> **RECORDED DATA**

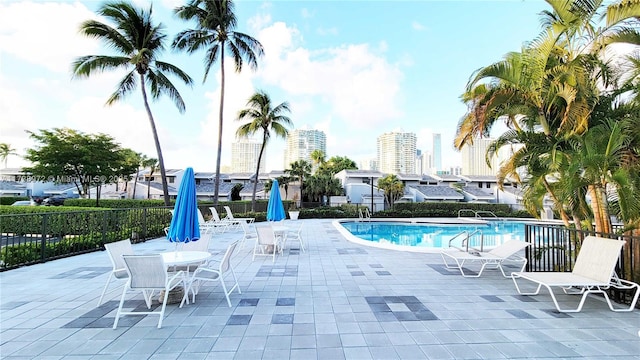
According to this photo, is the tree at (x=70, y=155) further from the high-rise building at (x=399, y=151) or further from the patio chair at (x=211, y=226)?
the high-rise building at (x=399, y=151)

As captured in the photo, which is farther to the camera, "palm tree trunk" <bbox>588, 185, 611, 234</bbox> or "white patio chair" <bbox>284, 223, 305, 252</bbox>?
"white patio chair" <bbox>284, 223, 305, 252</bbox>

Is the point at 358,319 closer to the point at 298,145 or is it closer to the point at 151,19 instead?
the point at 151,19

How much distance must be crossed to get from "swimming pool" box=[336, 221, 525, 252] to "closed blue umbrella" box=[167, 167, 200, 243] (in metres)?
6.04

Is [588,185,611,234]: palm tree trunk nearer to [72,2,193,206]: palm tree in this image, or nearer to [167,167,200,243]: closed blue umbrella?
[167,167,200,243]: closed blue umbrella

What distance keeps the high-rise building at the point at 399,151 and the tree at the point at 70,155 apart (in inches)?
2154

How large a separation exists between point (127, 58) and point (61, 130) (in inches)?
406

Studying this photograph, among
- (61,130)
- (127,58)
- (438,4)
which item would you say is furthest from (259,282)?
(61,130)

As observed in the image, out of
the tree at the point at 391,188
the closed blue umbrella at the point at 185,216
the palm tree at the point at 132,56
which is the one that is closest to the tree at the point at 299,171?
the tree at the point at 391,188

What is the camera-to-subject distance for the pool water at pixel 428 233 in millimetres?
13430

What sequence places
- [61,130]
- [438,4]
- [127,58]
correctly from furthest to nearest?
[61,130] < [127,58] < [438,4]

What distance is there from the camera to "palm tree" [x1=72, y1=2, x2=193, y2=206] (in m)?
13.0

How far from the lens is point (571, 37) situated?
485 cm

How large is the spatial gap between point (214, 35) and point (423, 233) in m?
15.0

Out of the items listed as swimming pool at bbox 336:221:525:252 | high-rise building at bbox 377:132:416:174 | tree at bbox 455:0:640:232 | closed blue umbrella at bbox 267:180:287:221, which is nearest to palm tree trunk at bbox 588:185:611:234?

> **WORK TO DO**
All of the records above must be copied exactly, except for the pictures.

> **SOLUTION TO THIS EXERCISE**
According to this photo, is the tree at (x=70, y=155) further from the high-rise building at (x=399, y=151) or further from the patio chair at (x=211, y=226)?
the high-rise building at (x=399, y=151)

As captured in the photo, which is farther to the camera, "palm tree trunk" <bbox>588, 185, 611, 234</bbox> or "white patio chair" <bbox>284, 223, 305, 252</bbox>?
"white patio chair" <bbox>284, 223, 305, 252</bbox>

Is the point at 358,319 closer to the point at 298,145 or is it closer to the point at 151,19 instead?
the point at 151,19

How much distance must be crossed to get from "swimming pool" box=[336, 221, 525, 252] to "closed blue umbrella" box=[167, 167, 200, 243] (in metres)?
6.04

Is [588,185,611,234]: palm tree trunk nearer to [72,2,193,206]: palm tree in this image, or nearer to [167,167,200,243]: closed blue umbrella?
[167,167,200,243]: closed blue umbrella

What distance keeps the high-rise building at the point at 399,151 and the tree at the point at 70,155 apart (in inches)?
2154

How large a separation exists between point (127, 58) and point (61, 130) (in inches)?
406

Studying this photograph, among
- (61,130)
- (127,58)
- (438,4)
which item would you say is furthest from (259,282)?
(61,130)

As observed in the image, out of
the tree at the point at 391,188
the closed blue umbrella at the point at 185,216
the palm tree at the point at 132,56
which is the one that is closest to the tree at the point at 299,171?
the tree at the point at 391,188

What is the camera-to-subject distance for the pool water at pixel 428 233 in millimetres?
13430

What sequence places
- [61,130]
- [438,4]
- [127,58]
correctly from furthest to nearest?
[61,130] < [127,58] < [438,4]

What distance is there from the camera to "palm tree" [x1=72, y1=2, x2=193, y2=206] (in m)?
13.0

How far from the lens is point (571, 37) situated?
485 cm

How large is the spatial gap between point (214, 35) and point (423, 233) in m?
15.0

Out of the items listed as swimming pool at bbox 336:221:525:252 | high-rise building at bbox 377:132:416:174 | tree at bbox 455:0:640:232 | closed blue umbrella at bbox 267:180:287:221, which is nearest to palm tree trunk at bbox 588:185:611:234?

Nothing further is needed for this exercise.